- _Aufgabenstellung_
Wer vertrat laut dem Textauszug unten das Stuttgarter Schriftstellerhaus bei der Veranstaltung?

- _Ausgewählter Textauszug_
+ + +

Was macht eine Stadt in Baden-Württemberg zum geeigneten literarischen Ort? Wo finden Schriftsteller:innen Inspiration und Muse? Wer und was bietet sich für eine gute Geschichte an? Und wo verläuft die Grenze zwischen Realität und Fiktion? Diesen Fragen widmete sich am vergangenen Wochenende (25.06.) das Stuttgarter Schriftstellerhaus. Zehn namhafte Schriftsteller:innen waren eingeladen, um über ihre Schreibprozesse und -ergebnisse im Ländle zu sprechen. Das Stuttgarter Schriftstellerhaus, vertreten durch Geschäftsführerin Astrid Braun, verfolgte ein Ziel bei der Veranstaltung: ein literarisches Netz über Baden-Württemberg zu werfen - kritisch, kreativ und kunstvoll. Eine schriftstellerische Hommage an 70 Jahre Baden-Württemberg.

+ + +

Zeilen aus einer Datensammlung
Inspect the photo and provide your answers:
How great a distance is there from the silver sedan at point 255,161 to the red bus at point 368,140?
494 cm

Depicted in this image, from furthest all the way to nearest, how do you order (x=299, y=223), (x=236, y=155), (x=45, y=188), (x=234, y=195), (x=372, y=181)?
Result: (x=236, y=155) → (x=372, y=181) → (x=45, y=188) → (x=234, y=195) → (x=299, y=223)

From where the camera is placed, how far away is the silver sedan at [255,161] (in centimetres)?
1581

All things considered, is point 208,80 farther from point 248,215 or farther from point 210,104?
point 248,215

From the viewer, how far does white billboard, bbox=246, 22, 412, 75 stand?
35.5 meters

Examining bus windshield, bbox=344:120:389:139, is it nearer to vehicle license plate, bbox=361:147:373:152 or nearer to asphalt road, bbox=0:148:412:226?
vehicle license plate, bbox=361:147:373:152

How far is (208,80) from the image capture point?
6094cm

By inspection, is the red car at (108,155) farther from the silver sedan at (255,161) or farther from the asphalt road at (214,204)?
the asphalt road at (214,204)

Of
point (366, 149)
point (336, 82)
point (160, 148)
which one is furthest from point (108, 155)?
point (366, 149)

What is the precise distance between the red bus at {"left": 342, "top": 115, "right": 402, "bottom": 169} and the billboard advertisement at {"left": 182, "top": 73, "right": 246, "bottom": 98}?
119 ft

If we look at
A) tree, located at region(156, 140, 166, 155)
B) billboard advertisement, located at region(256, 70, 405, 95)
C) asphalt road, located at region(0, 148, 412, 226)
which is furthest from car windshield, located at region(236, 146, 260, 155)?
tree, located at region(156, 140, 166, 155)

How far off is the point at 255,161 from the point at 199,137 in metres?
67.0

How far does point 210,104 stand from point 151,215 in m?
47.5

+ + +

- _Ergebnis der Aufgabe_
Geschäftsführerin Astrid Braun.